As a 1D material, polypyrrole nanotubes (PPy–NTs) have a higher electrical conductivity when compared to PPy nanoparticles [8,9]; therefore, it is beneficial to enhancing its TE properties. For example, a ZT value of 5.71 × 10−4 (power factor of 0.31 μW·m−1·K−2) at 310 K was reported for the PPy–NT films [10]. Furthermore, Misra et al. [11] prepared PPy–NTs and then treatment with various dopants, e.g., HCl, p-toluene-sulphonic acid monohydrate (ToS), and tetrabutyl ammonium hexaflurophosphate (PF6). A highest ZT value of ~3.4 × 10−3 (power factor of 0.08 μW·m−1·K−2) was achieved at 380 K for the PF6 doping of PPy–NTs. During chemical oxidative polymerization, the anions (e.g., chloride, sulfate, phosphate, oxalate, and acetate ion) of the dopants can be incorporated along a polymer backbone [12,13]. These studies show that PPy–NT has a potential to be used as a TE material.

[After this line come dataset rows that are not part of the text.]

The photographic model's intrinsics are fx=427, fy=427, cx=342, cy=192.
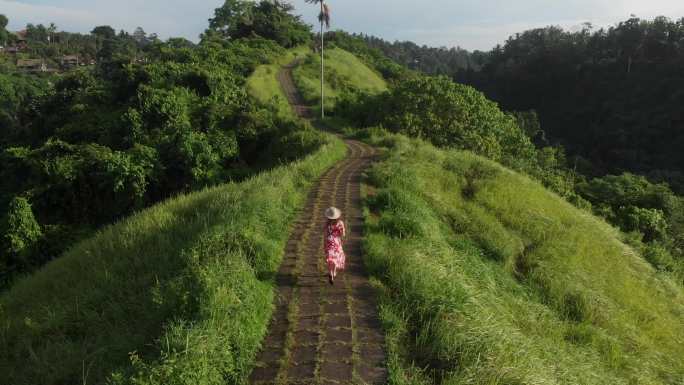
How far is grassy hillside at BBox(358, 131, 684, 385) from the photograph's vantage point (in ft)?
13.9

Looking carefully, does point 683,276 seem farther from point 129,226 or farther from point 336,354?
point 129,226

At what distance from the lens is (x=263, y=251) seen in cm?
611

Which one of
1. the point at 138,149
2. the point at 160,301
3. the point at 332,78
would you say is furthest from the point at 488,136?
the point at 332,78

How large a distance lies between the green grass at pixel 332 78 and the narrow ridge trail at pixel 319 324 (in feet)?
83.2

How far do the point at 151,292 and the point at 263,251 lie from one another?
5.01ft

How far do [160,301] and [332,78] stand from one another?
38.7 metres

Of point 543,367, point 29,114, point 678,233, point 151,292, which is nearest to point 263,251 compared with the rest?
point 151,292

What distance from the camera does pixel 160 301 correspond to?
16.2 feet

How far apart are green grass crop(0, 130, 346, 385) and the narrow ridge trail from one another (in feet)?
0.71

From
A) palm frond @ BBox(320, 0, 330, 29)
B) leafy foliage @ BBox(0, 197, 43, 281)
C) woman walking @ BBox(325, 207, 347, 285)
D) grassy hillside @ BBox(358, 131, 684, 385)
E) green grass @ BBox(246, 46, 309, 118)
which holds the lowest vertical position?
leafy foliage @ BBox(0, 197, 43, 281)

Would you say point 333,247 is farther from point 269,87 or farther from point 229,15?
point 229,15

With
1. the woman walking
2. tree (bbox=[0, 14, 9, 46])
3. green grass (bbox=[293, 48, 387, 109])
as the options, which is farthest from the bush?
tree (bbox=[0, 14, 9, 46])

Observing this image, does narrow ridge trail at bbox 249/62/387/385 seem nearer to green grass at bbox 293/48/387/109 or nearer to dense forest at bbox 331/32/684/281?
dense forest at bbox 331/32/684/281

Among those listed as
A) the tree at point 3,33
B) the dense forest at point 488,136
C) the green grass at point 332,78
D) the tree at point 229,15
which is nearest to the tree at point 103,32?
the tree at point 3,33
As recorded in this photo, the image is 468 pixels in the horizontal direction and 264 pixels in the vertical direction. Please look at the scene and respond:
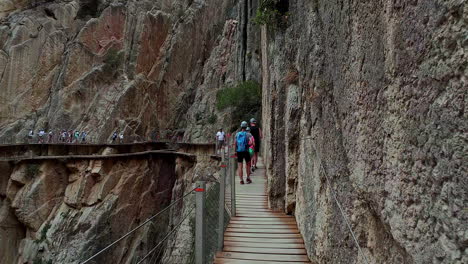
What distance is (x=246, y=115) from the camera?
21.3 metres

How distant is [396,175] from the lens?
5.41 feet

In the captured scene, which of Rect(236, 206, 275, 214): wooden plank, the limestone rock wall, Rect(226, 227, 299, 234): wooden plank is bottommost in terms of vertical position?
the limestone rock wall

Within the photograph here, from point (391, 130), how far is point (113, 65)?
32.8 m

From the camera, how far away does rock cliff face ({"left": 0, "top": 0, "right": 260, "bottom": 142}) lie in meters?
28.8

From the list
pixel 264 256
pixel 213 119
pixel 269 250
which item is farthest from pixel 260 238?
pixel 213 119

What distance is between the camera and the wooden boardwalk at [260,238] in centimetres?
444

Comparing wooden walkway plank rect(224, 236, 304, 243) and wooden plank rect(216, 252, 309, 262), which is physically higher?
wooden walkway plank rect(224, 236, 304, 243)

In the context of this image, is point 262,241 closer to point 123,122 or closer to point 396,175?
point 396,175

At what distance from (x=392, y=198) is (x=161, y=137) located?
30728mm

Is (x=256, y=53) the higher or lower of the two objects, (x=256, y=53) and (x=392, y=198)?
the higher

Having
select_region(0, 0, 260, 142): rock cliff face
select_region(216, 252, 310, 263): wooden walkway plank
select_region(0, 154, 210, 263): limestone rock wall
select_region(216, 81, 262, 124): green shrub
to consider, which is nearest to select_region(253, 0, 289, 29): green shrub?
select_region(216, 252, 310, 263): wooden walkway plank

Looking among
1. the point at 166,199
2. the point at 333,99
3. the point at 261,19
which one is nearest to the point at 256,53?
the point at 166,199

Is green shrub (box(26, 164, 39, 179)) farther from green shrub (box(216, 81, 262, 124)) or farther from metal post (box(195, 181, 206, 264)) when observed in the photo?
metal post (box(195, 181, 206, 264))

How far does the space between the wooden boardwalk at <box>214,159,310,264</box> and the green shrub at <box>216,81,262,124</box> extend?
14.5m
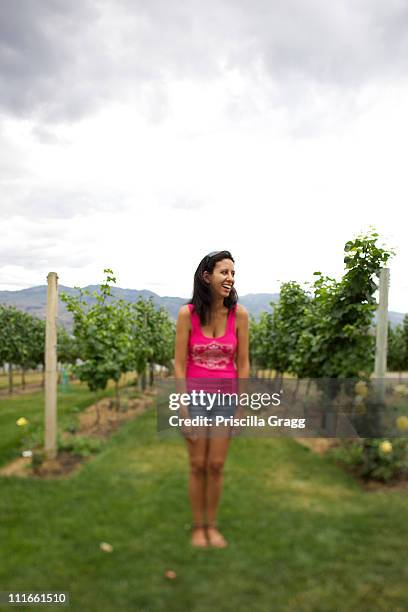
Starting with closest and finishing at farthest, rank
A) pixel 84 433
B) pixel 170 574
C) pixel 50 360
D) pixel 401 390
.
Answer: pixel 170 574
pixel 50 360
pixel 401 390
pixel 84 433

Paper is a suitable substrate for flexible TE materials, due to its low density, low cost, and flexibility. Many researchers use paper as a substrate to prepare flexible TE materials. Jiang et al. [14] prepared poly(3,4-ethylenedioxythiophene):poly(styrenesulfonate) (PEDOT:PSS)/paper composite films, and a maximum ZT value of 5.5 × 10−3 was obtained at 300 K. Wei et al. [15] fabricated the TE modules by screen printing PEDOT:PSS on paper.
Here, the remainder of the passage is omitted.